■ Fragmento del documento ■
#####
Apreciada(o) Pançaroski
Uno de los síntomas más comunes en la sociedad urbana luego de la llegada de la Revolución Industrial fue la aparición de un tipo de psicosis sin brotes de violencia. Desde que se logró identificar como cuadro patológico, comenzaron a verse con bastante asiduidad ciudadanos que conformaban una vida normal y tras sufrir un hecho violento desencadenaban una crisis y debían ser sometidos a terapia.
Muchos son los síntomas que afectan a esta clase de psicóticos no diagnosticados, entre ellos la multiplicidad de personalidades. En pocas palabras, se puede decir que su malestar obedece a una incomodidad existencial, que no puede satisfacerse en la asimilación de lo corriente y aburrida que es su miserable, desafortunada y patética existencia, por lo cual inventan otras identidades. Este tipo de enfermos son frecuentes en los medios literarios y artísticos, y a muchos de ellos se deben algunas de las mejores piezas de la especie humana. Le recomiendo muy especialmente la lectura de algunos escritos realizados por los pseudónimos creados por el infaltable Pessoa, la narración que Vila Matas construye para un personaje que no vive sino solamente para el universo literario o, incluso las biografías de Samuel Beckett o Antonin Artaud. Ahora bien, si desea ampliar su conocimiento sobre este tipo de locura, le recomiendo que lea un librito de Dany-Robert Dufour, publicado por el Fondo de Cultura Económica en 2002 bajo el título de «Locura y democracia, ensayos sobre la forma unaria». Allí podrá engolosinarse con el sufrimiento humano, tanto como dejar de ver (si quiere) de manera fanática, condescendiente y suspicaz cualquier referencia a un síndrome psiquiátrico en un texto de crítica de arte.
#####
■ Datos de origen ■
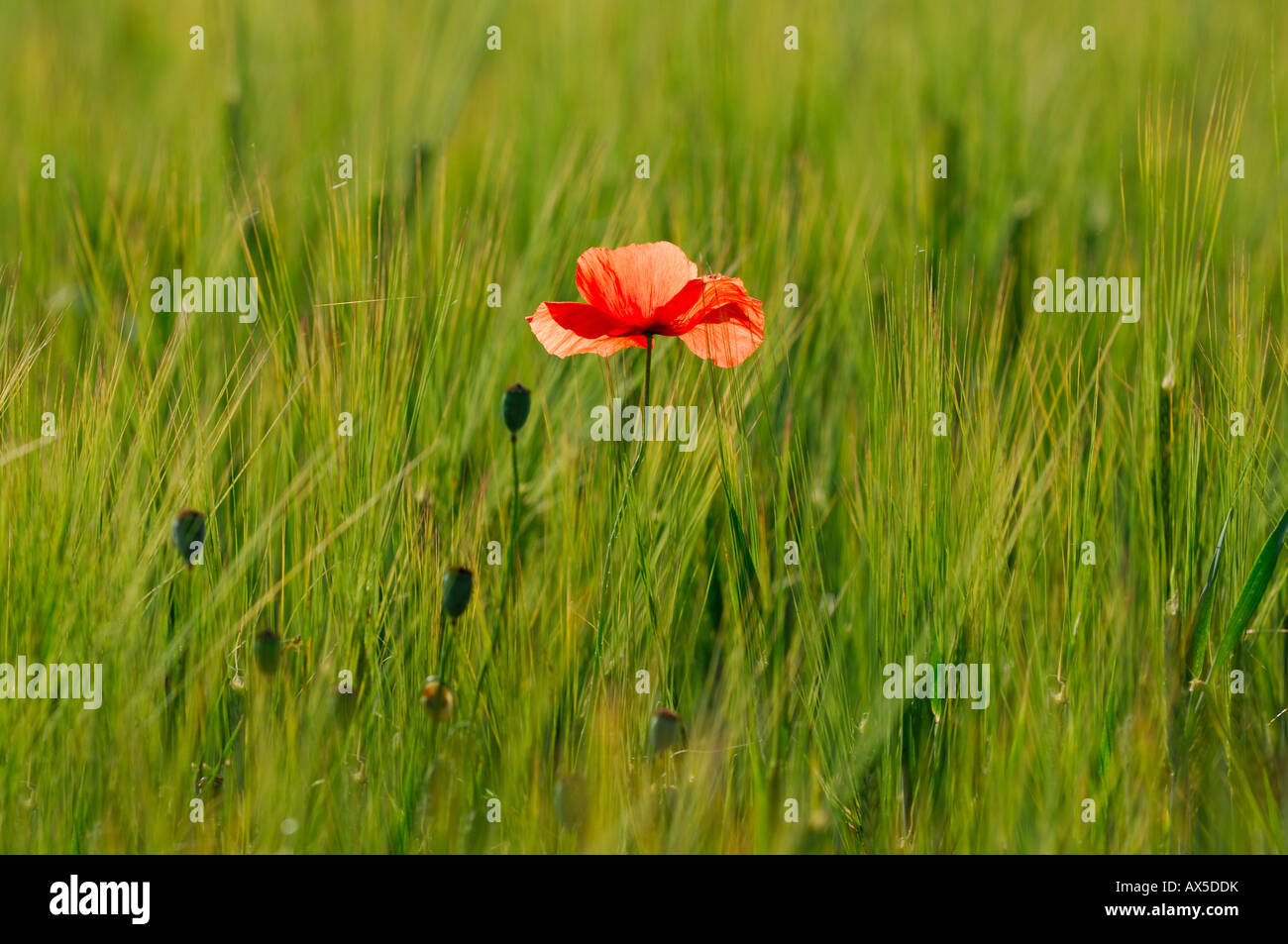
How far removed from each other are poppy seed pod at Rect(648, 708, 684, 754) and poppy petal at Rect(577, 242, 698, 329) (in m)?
0.29

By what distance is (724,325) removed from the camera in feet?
2.91

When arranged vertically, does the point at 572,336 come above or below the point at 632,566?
above

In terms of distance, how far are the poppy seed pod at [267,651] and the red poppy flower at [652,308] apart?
0.98 feet

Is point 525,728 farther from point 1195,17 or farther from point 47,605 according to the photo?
point 1195,17

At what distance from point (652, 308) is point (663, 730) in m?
0.31

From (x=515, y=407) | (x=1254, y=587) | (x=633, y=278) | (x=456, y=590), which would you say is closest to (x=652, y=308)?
(x=633, y=278)

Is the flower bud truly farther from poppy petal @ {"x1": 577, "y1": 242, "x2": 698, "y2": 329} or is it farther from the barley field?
poppy petal @ {"x1": 577, "y1": 242, "x2": 698, "y2": 329}

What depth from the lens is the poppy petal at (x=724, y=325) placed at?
2.87 ft

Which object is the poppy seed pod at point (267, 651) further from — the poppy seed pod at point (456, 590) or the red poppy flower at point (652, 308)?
the red poppy flower at point (652, 308)

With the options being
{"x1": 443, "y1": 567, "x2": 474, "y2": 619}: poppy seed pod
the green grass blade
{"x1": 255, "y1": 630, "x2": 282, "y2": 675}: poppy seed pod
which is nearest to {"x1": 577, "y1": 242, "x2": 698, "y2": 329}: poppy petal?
{"x1": 443, "y1": 567, "x2": 474, "y2": 619}: poppy seed pod

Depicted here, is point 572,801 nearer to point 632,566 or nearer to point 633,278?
point 632,566

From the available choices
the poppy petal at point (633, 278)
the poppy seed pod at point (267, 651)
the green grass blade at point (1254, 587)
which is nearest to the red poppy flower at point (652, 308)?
the poppy petal at point (633, 278)
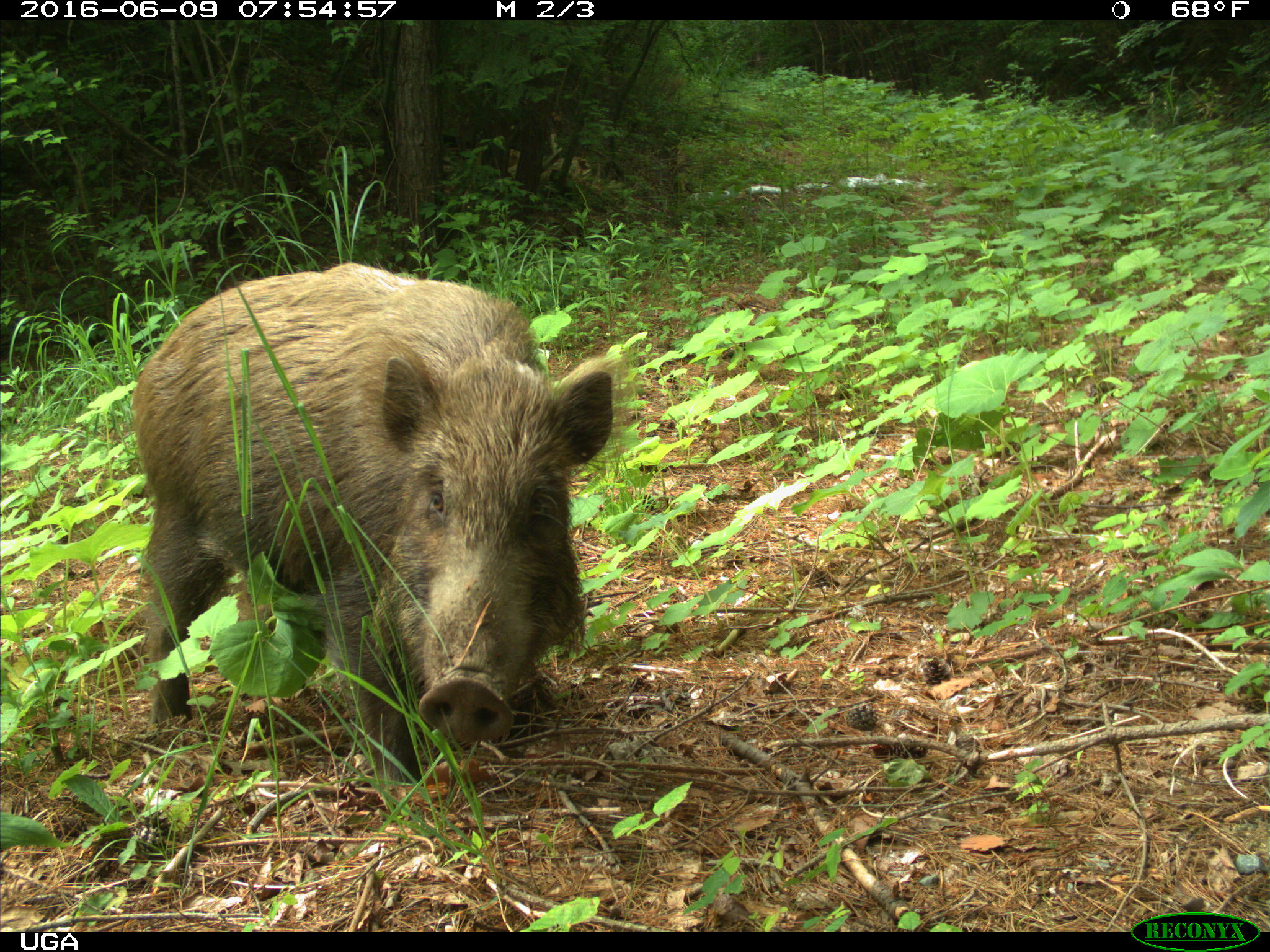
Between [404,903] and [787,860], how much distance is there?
36.0 inches

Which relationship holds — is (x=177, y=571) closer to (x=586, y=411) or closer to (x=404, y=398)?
(x=404, y=398)

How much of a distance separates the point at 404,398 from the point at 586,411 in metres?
0.58

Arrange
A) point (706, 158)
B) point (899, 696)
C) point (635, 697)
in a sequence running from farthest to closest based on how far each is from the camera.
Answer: point (706, 158) < point (635, 697) < point (899, 696)

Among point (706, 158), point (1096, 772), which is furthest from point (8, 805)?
point (706, 158)

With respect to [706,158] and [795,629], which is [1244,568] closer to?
[795,629]

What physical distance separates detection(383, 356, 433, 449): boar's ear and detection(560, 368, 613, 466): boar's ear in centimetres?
44
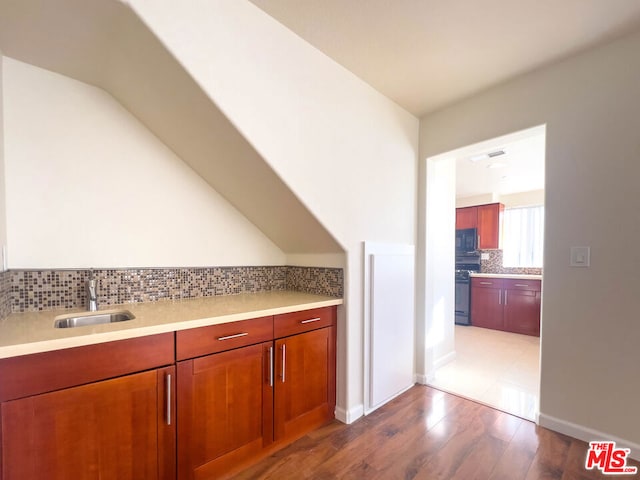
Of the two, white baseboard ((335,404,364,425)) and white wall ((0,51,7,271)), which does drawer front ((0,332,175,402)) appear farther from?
white baseboard ((335,404,364,425))

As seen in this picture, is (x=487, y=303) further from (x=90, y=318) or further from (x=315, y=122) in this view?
(x=90, y=318)

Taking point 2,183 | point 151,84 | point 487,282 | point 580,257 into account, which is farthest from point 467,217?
point 2,183

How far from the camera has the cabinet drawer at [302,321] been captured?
1676 millimetres

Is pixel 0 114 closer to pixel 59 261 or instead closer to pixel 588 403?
pixel 59 261

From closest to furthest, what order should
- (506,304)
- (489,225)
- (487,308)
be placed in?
1. (506,304)
2. (487,308)
3. (489,225)

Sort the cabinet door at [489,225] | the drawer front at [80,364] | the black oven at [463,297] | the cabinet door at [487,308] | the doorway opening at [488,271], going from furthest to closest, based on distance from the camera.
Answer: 1. the cabinet door at [489,225]
2. the black oven at [463,297]
3. the cabinet door at [487,308]
4. the doorway opening at [488,271]
5. the drawer front at [80,364]

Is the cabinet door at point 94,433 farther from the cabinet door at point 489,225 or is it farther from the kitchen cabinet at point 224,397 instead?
the cabinet door at point 489,225

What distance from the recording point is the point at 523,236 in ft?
16.1

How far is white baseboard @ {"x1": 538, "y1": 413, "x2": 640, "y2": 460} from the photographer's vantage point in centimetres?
162

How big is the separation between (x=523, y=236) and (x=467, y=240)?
89 cm

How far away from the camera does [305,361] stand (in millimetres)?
1812

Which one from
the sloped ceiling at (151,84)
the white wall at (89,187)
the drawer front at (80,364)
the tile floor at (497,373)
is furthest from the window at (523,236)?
the drawer front at (80,364)

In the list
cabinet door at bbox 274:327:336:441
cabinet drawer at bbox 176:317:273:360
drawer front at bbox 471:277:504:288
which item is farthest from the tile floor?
cabinet drawer at bbox 176:317:273:360

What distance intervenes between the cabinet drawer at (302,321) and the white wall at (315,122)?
14 cm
#####
Copia de nuevo el texto sobre la psicosis desde "Apreciada(o) Pançaroski" hasta "sometidos a terapia." y cambia "terapia" por "tratamiento".

■ Resultado ■
Apreciada(o) Pançaroski
Uno de los síntomas más comunes en la sociedad urbana luego de la llegada de la Revolución Industrial fue la aparición de un tipo de psicosis sin brotes de violencia. Desde que se logró identificar como cuadro patológico, comenzaron a verse con bastante asiduidad ciudadanos que conformaban una vida normal y tras sufrir un hecho violento desencadenaban una crisis y debían ser sometidos a tratamiento.